Pub Date : 2026-01-08DOI: 10.1016/j.compmedimag.2026.102701
Muhammad Hammad Malik , Zishuo Wan , Yingying Ren , Da-Wei Ding
The accurate classification of eye diseases such as cataract, diabetic retinopathy (DR), glaucoma, and healthy conditions from fundus images remains a critical challenge in ophthalmology, requiring early diagnosis and treatment to prevent vision loss. Existing deep learning methods rely on large labeled datasets, inefficient use of unlabeled data, and limited interpretability, restricting clinical applicability. To address these limitations, we propose a novel CNN-Transformer hybrid architecture coupled with innovative semi-supervised learning (SSL) and explainability techniques to enhance multiclass eye disease classification. Our methodology integrates a ConvNeXt backbone with Transformer modules, leveraging multi-head attention to effectively capture both spatial features and long-range dependencies. We introduce Uncertainty-Guided MixMatch (UG-MixMatch), a semi-supervised framework that leverages Monte Carlo (MC) dropout for uncertainty quantification and pseudo-label refinement, effectively utilizing both labeled and unlabeled data.

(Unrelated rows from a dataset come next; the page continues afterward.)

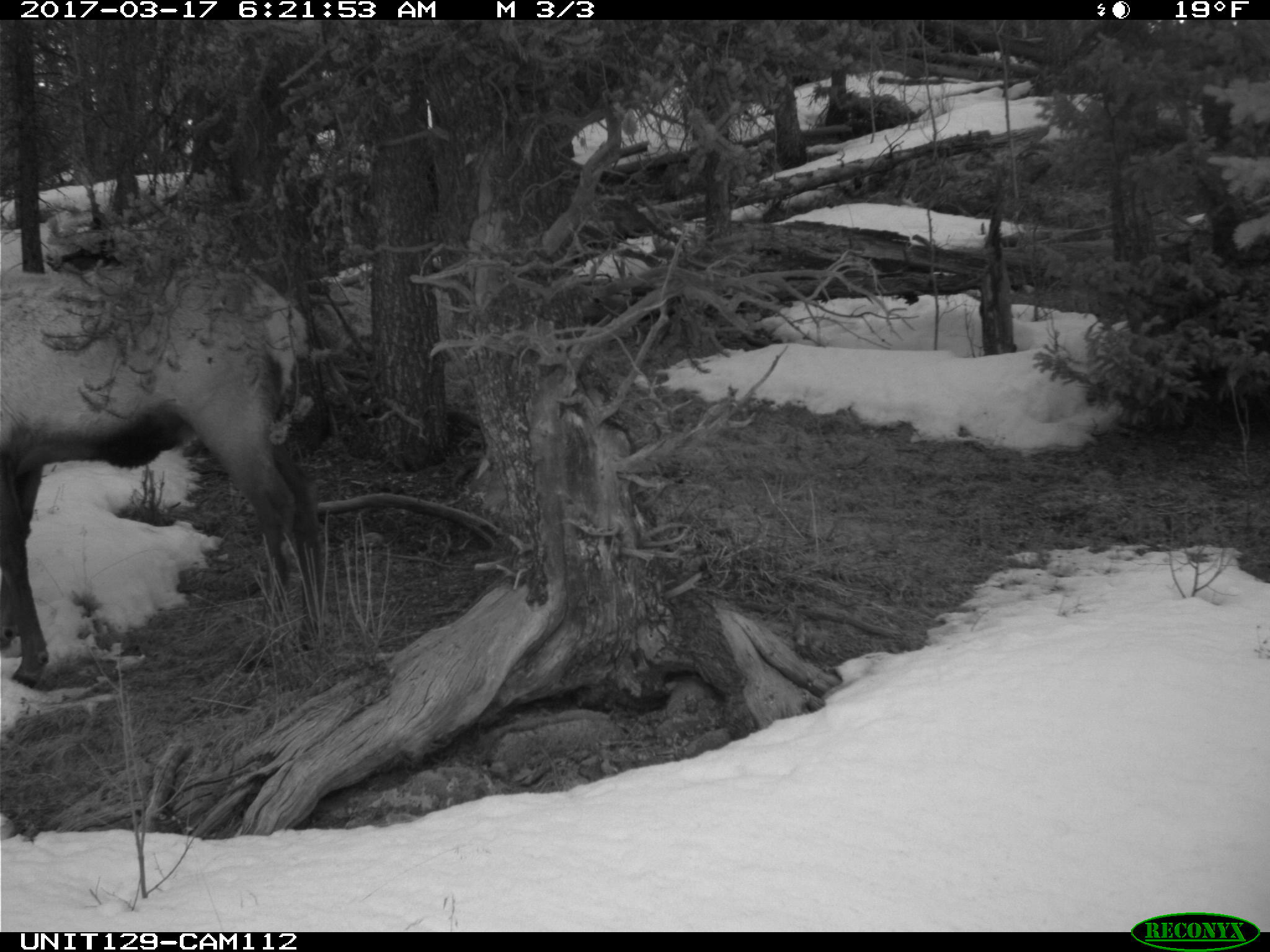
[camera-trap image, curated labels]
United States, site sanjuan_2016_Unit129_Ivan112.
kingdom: Animalia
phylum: Chordata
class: Mammalia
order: Artiodactyla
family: Cervidae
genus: Cervus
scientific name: Cervus elaphus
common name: red deer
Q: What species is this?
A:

For interpretability, we propose a novel Gradient-based Integrated Attention Map (GIAM), which aggregates attention maps across multiple layers. It incorporates adaptive channel-wise weighting, offering more detailed insights into model predictions, surpassing traditional Grad-CAM methods. Evaluated on the Ocular Imaging Health (OIH) dataset of 4215 fundus images across four classes, our approach achieved a 95.27 % classification accuracy using UG-MixMatch and 95.51 % when incorporating MC dropout for direct model evaluation. Cohen’s kappa score reached 93.70, indicating near-perfect agreement with the ground truth. Class-wise performance was exceptional, with 100 % sensitivity and specificity for DR and over 95 % specificity for cataract and glaucoma. Robust AUC values were observed, including 1.00 for DR and cataract and 0.99 for glaucoma and healthy cases. GIAM visualizations effectively highlighted disease-relevant regions, offering enhanced clinical interpretability and validation potential. Our framework addresses data scarcity, enhances interpretability, and delivers clinically relevant performance, a promising step towards scalable, explainable, and accurate diagnostic tools for Clinical Decision Support Systems (CDSS) and ophthalmic screening.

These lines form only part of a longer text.